The German explorer by names of Captain Robert Von Beringe on October 17, 1902 discovered on the ridges of the volcanic Virunga Mountains the mountain gorilla and was named Gorilla gorilla beringei in honor of the Captain. Captain von Beringe, together with a physician, Dr. Engeland, Corporal Ehrhardt, twenty Askaris, a machine gun and necessary porters set off from Usumbura on 19 August 1902 to visit the Sultan Msinga of Rwanda and then proceed north to reach a “row of volcanoes”. The purpose of the trip was to visit the German outposts in what was then German East Africa in order to keep in touch with local chiefs and to confirm good relations, while strengthening the influence and power of the German Government in these regions. On arriving at the volcanoes, an attempt was made to climb Mount Sabyinyo.

Dian Fossey came to Africa. In 1967, Fossey arrived at Kabara meadow, Schaller’s base in Congo’s Parc National des Virunga. After only six and a half months, political troubles forced her to move towards the border of the Rwandan sector of the Virunga Volcanoes, where she set up camp. Making a combination of the names Karisimbi and Visoke, the two nearest volcanoes, she christened the site Karisoke. It was to become one of the longest running field studies in primatology. Fossey’s first task was to habituate gorillas to the presence of observers. This process has always been easier with mountain gorillas than western population because the thick ground vegetation makes mountain gorillas easier to track.

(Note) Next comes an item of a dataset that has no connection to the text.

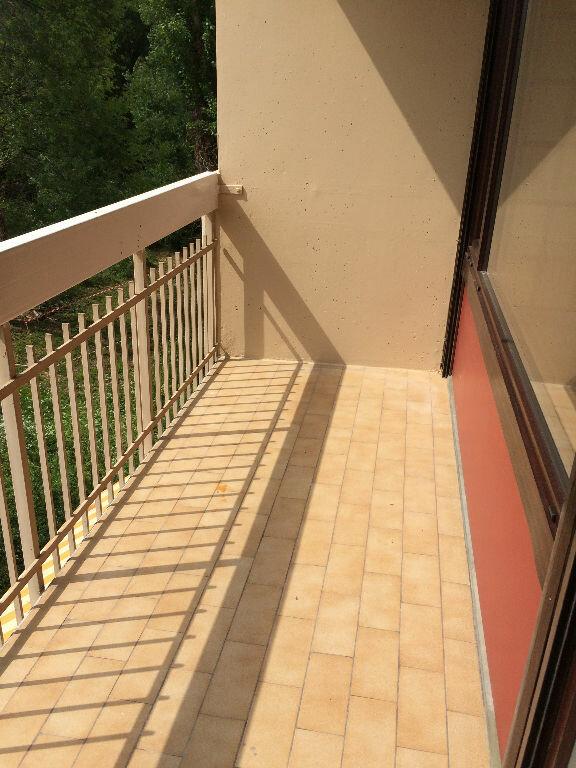 Appartement à louer 2 43m2 à Marseille 11 vignette-2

It was a time for documenting and understanding variation on the basic gorilla theme. Gorillas first seen as small infants, and now reaching sexual maturity, did not always follow the same path into adulthood. For example, while some females dispersed, others remained in their natal groups with their close relatives. Some males too stayed behind, which meant that researchers could observe a breeding group with more than one silverback. Amy Vedder and David Watts studied ecological variation, showing that the gorillas’ habitat varied in both food abundance and quality. One leaf was not the same as another, and gorillas ranged accordingly, favouring high quality areas.

Across Africa, studies of other populations were starting to produce data for comparison with mountain gorillas. In Kahuzi – Biega, Zaire the current Democratic Republic of the Congo, observations of habituated Grauer’s gorillas became more systematic and consistent. Caroline Tutin established her long-term study of western gorillas at Lopé in 1980, and studies in the Central African Republic and Congo Brazzaville were getting underway. Meanwhile in Uganda, Tom Butynski was directing attention to the only other population of mountain gorillas, those in Bwindi Forest.

With the advent of new techniques for genetic analyses, gorilla taxonomy became a hot topic. How many species and subspecies were there? While some suggested, on the basis of morphology and ecology, that Bwindi gorillas be considered a separate subspecies from the Virunga population, DNA analyses showed the two populations to be almost identical. The genetic studies across populations during the 1990s helped to support the growing consensus of an east-west split into two species, eastern gorillas, Gorilla beringei (including Grauer’s and mountain subspecies), and western gorillas, Gorilla gorilla.

New technologies came to Karisoke during the 1990s. For example, Martha Robbins and Pascale Sicotte developed techniques for collecting fresh urine for hormonal analyses of males and females. Dieter Steklis helped implement GPS technology, which was also used in Bwindi, and has transformed the mapping of gorilla ranges, vegetation and human use. It has now become a crucial tool for park rangers as well as research teams.